* BEGIN Given data *
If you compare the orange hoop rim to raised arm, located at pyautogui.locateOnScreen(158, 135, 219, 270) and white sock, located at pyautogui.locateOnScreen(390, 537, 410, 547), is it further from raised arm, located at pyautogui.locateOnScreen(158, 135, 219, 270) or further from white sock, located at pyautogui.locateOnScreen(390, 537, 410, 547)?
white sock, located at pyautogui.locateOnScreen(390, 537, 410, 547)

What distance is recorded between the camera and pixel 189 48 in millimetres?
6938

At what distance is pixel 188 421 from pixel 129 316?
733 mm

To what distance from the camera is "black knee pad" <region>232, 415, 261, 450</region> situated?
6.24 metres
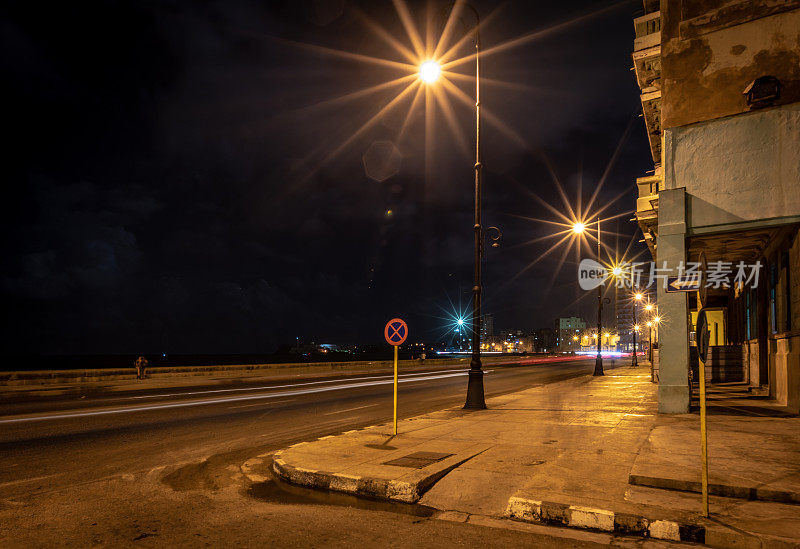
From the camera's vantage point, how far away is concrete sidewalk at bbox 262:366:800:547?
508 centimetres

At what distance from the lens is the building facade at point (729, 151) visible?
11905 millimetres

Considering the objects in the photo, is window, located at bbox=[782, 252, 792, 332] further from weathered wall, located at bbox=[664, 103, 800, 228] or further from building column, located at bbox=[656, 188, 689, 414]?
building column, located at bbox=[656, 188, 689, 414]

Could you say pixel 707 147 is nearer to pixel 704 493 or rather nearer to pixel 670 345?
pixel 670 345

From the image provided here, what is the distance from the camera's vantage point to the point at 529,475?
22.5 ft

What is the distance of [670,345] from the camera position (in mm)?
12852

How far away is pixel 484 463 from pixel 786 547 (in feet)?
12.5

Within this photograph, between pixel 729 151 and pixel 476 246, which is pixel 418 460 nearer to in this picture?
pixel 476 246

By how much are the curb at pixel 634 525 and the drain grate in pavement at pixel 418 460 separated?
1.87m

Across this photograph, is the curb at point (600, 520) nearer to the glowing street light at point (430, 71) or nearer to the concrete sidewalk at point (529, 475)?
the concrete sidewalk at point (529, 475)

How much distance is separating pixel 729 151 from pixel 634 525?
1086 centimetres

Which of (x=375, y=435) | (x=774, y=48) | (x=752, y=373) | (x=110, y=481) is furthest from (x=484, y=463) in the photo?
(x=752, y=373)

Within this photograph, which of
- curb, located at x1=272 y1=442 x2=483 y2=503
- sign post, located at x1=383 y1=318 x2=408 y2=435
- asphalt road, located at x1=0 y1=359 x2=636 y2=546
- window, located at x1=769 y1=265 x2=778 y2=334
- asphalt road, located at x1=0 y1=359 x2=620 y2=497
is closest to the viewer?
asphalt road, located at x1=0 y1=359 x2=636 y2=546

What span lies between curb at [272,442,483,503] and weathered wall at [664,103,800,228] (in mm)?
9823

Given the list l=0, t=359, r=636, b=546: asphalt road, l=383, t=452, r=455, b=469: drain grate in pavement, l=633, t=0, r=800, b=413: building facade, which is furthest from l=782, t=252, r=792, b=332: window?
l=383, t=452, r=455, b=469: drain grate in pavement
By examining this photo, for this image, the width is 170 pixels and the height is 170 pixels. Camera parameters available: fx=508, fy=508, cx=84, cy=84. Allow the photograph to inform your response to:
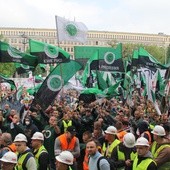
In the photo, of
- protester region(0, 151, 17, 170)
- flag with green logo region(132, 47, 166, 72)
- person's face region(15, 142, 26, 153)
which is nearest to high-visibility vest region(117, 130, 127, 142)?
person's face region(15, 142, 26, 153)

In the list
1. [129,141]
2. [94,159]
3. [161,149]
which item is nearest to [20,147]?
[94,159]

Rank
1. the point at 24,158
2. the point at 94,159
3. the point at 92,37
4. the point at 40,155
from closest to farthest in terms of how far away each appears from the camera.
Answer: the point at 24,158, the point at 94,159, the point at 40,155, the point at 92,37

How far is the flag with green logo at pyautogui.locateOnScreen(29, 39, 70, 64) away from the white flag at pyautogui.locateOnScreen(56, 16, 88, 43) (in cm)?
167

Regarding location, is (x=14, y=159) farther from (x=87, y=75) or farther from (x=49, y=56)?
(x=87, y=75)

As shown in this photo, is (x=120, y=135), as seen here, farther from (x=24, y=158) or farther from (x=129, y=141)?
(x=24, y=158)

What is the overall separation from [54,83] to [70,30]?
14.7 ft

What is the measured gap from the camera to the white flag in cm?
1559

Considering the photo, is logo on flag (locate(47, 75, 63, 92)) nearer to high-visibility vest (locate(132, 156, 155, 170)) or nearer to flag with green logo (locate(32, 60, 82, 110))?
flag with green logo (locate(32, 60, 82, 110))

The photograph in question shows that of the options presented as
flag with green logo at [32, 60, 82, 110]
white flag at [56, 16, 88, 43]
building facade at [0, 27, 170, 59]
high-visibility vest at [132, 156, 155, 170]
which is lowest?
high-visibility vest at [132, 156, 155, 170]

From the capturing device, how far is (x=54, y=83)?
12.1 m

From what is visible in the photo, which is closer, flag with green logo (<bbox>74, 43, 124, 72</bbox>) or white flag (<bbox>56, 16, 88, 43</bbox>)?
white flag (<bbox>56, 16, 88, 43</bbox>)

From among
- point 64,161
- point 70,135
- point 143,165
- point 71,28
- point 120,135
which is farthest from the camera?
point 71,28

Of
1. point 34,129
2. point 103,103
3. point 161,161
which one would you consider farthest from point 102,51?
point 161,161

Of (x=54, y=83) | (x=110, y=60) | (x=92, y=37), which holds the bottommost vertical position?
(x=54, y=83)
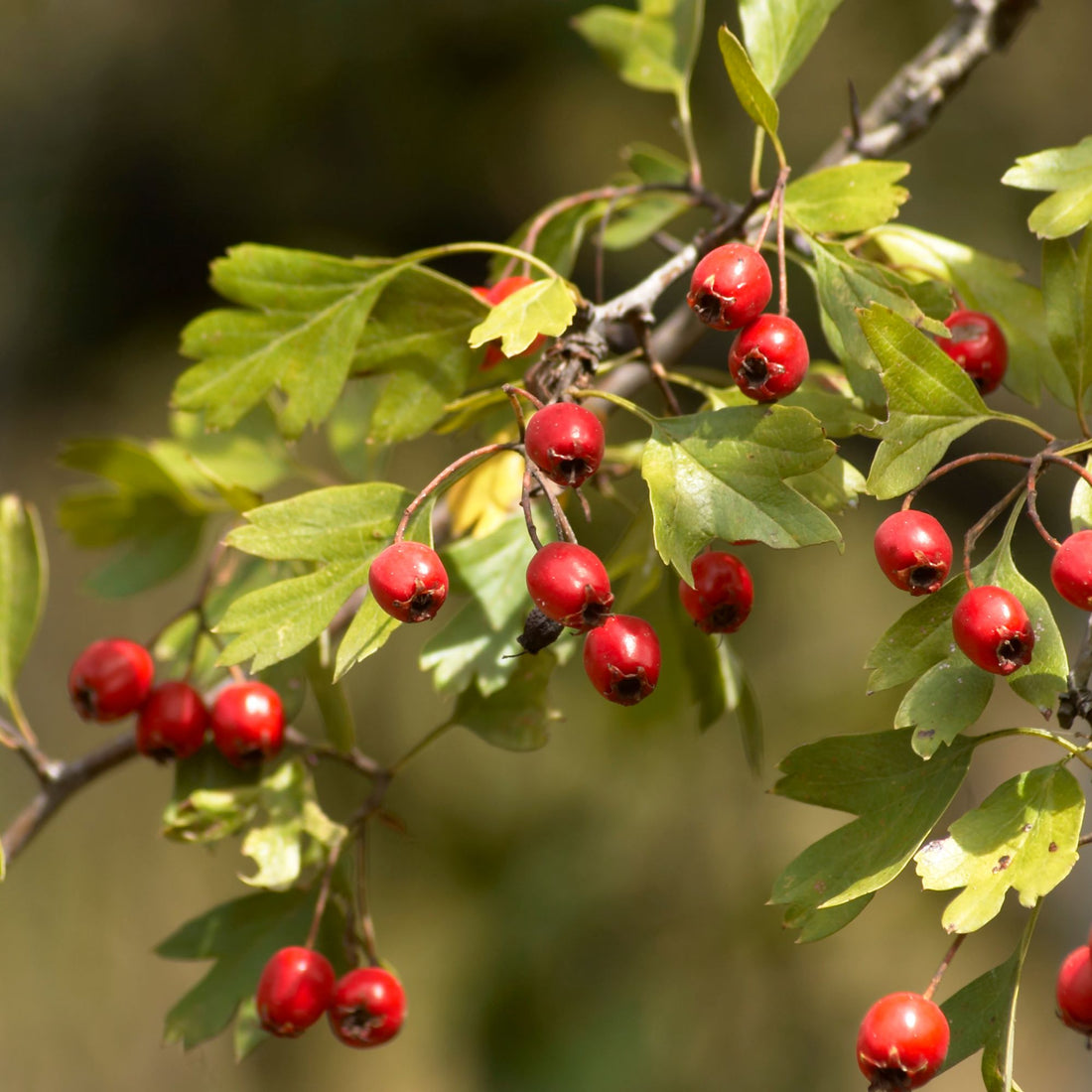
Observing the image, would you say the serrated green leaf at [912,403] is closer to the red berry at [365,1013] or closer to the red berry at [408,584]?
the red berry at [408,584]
* END Given data *
■ Task details: Copy the rows below exactly, from the line containing "At what distance from" through the line containing "11905 millimetres", both included.

■ Full solution:
At what distance from the lens is the building facade at point (729, 151) visible?
11905 millimetres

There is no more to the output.